SOURCE PASSAGE:
◆ ◆ ◆ ◆
Headless browser — Playwright

Real-world uses

  • Research agents that gather links + screenshots for a report.
  • Accessibility audits — launch Chromium, inject axe-core, return violations.
  • Form-filling bots for routine admin work on sites without an API (expense reports, government portals, etc.).
  • “Visual diff” on generated UIs — screenshot before and after a change, pipe both to a vision model.
First-time playwright install downloads ~120 MB. Do it in the first agent turn and keep the sandbox alive for the session so subsequent turns skip the download.

Boot a Next.js dev server, screenshot the result

This is the pattern for v0.dev-style “AI-generated websites.” The agent writes React files, the sandbox runs next dev, Playwright takes a screenshot so the user can see what the agent built.

Why isolation matters

  • Cookies + localStorage. Fresh per sandbox. Nothing to leak between customers.
◆ ◆ ◆ ◆
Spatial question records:
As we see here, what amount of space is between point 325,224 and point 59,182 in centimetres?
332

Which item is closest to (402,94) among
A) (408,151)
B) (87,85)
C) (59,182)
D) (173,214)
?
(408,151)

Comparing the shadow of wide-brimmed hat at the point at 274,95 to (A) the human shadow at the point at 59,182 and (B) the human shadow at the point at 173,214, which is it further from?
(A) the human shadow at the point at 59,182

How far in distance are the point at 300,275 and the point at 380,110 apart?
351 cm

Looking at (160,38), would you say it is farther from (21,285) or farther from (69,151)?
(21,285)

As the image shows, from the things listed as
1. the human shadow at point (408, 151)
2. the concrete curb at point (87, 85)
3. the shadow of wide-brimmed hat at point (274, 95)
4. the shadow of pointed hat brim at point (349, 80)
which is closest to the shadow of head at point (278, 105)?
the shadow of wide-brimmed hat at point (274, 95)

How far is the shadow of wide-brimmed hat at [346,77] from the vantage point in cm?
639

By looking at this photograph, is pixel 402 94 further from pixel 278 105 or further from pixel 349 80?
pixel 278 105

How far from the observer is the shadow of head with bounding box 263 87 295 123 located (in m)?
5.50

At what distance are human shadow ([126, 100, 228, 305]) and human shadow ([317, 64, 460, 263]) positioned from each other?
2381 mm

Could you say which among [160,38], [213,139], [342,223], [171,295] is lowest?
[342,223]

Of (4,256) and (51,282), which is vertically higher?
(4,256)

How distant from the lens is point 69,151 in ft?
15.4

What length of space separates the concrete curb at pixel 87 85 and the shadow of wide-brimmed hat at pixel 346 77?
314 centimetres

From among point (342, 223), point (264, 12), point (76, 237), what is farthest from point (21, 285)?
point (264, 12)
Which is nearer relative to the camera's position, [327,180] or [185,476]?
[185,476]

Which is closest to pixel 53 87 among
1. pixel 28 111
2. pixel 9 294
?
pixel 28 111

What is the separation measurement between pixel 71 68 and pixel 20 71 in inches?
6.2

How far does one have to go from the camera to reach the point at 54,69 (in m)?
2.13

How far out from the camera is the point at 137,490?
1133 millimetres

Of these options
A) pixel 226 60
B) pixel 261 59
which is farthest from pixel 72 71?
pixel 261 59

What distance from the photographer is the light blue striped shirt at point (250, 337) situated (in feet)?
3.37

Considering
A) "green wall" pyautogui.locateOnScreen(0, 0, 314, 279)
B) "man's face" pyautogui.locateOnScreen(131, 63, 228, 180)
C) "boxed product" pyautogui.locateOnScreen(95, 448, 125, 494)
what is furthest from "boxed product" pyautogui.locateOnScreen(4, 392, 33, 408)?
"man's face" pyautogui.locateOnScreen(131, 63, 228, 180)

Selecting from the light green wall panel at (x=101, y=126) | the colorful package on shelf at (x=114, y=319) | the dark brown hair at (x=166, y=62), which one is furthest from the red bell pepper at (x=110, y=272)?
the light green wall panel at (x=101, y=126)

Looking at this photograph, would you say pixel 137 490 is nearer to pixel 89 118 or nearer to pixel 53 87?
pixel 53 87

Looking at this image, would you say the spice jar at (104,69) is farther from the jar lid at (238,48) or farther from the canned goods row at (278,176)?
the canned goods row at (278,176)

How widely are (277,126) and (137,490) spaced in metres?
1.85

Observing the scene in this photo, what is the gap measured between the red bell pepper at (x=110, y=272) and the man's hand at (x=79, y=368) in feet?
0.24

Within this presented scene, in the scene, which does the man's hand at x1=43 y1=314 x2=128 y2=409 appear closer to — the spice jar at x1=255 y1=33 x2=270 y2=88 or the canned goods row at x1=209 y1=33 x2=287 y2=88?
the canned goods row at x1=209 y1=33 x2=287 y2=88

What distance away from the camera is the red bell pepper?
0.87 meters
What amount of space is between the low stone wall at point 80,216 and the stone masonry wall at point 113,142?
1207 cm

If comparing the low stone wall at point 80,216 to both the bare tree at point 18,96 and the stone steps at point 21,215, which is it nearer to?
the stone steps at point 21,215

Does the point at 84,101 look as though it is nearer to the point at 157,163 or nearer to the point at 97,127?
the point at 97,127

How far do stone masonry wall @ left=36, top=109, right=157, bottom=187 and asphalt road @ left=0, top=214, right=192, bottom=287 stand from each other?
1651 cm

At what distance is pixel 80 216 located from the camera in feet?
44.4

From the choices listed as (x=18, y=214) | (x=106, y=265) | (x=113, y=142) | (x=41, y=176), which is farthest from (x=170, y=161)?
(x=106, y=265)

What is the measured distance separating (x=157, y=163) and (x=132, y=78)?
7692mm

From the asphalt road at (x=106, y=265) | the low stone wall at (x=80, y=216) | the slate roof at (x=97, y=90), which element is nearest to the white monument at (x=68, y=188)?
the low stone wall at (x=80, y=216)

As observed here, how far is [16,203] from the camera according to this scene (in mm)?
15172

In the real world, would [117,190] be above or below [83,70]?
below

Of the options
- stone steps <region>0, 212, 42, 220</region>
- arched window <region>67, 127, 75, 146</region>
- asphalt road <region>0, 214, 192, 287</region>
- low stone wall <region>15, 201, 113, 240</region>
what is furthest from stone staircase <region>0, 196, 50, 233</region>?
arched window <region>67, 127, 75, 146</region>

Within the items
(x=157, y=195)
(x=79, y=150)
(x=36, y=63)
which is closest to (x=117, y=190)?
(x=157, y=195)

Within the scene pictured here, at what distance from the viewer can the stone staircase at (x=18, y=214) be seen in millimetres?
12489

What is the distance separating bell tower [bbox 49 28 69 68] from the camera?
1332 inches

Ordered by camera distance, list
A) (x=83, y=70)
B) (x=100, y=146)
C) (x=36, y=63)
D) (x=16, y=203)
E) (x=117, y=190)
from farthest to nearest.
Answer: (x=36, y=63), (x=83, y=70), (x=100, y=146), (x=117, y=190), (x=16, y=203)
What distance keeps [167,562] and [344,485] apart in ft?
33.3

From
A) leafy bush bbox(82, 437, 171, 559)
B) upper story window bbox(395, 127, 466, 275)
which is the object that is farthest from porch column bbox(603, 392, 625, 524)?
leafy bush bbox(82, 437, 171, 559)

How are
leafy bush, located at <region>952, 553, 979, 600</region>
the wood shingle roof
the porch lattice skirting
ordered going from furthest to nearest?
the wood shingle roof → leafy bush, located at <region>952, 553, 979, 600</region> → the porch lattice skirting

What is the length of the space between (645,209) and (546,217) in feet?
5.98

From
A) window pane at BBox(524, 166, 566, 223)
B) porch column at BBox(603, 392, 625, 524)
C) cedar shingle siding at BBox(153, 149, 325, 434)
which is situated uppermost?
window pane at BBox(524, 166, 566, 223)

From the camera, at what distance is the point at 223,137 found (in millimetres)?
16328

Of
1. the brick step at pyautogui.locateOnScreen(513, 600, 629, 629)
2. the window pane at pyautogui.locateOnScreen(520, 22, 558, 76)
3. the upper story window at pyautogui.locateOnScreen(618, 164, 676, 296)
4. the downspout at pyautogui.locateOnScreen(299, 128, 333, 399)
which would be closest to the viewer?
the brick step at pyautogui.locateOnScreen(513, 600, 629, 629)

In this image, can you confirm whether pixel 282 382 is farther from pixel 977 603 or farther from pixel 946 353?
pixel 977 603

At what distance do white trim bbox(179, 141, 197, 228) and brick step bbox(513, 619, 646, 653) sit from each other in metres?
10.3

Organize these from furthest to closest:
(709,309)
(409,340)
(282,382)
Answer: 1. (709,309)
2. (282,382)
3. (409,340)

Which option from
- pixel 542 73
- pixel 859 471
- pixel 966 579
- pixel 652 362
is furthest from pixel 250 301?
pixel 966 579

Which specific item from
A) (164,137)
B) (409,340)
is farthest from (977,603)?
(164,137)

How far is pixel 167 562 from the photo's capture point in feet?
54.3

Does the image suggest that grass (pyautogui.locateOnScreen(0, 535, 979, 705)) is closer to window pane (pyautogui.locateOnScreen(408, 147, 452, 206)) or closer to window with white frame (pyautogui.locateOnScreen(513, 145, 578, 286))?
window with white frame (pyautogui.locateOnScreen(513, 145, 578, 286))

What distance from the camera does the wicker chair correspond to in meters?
◆ ◆ ◆ ◆
REQUESTS:
- a) Translate this sentence from the Playwright headless browser text into Spanish: "Do it in the first agent turn and keep the sandbox alive for the session so subsequent turns skip the download."
- b) Answer these from the Playwright headless browser text:
(i) About how much does the first-time playwright install download?
(ii) What command does the sandbox run in the Next.js pattern?
(iii) What gets injected into Chromium for accessibility audits?
- c) Pick up the Playwright headless browser text where it stops and continue it.
This material was drawn from a different source than the text.

RESULTS:
- a) Hazlo en el primer turno del agente y mantén el sandbox activo durante la sesión para que los turnos siguientes omitan la descarga.

- b)
(i) About 120 MB.
(ii) next dev.
(iii) axe-core.

- c)
  • Downloaded files. /tmp is the sandbox’s, not yours. When the sandbox dies, so do the downloads.
  • Long-running headless Chromium. Chromium likes to eat RAM and sometimes crash. The host is never affected; your box dies, your box respawns, the user doesn’t see it.

Pitfalls

  • Headless Chromium is memory-hungry. 1 GB free-tier RAM is tight — expect OOMs on heavy pages. Pro (4 GB) is the happy place.
  • page.wait_for_load_state('networkidle') is more reliable than time.sleep(3). Use it for agent-generated pages where you don’t know how long hydration takes.
  • Don’t pip install playwright per turn. Install once at sandbox start; subsequent turns reuse the venv.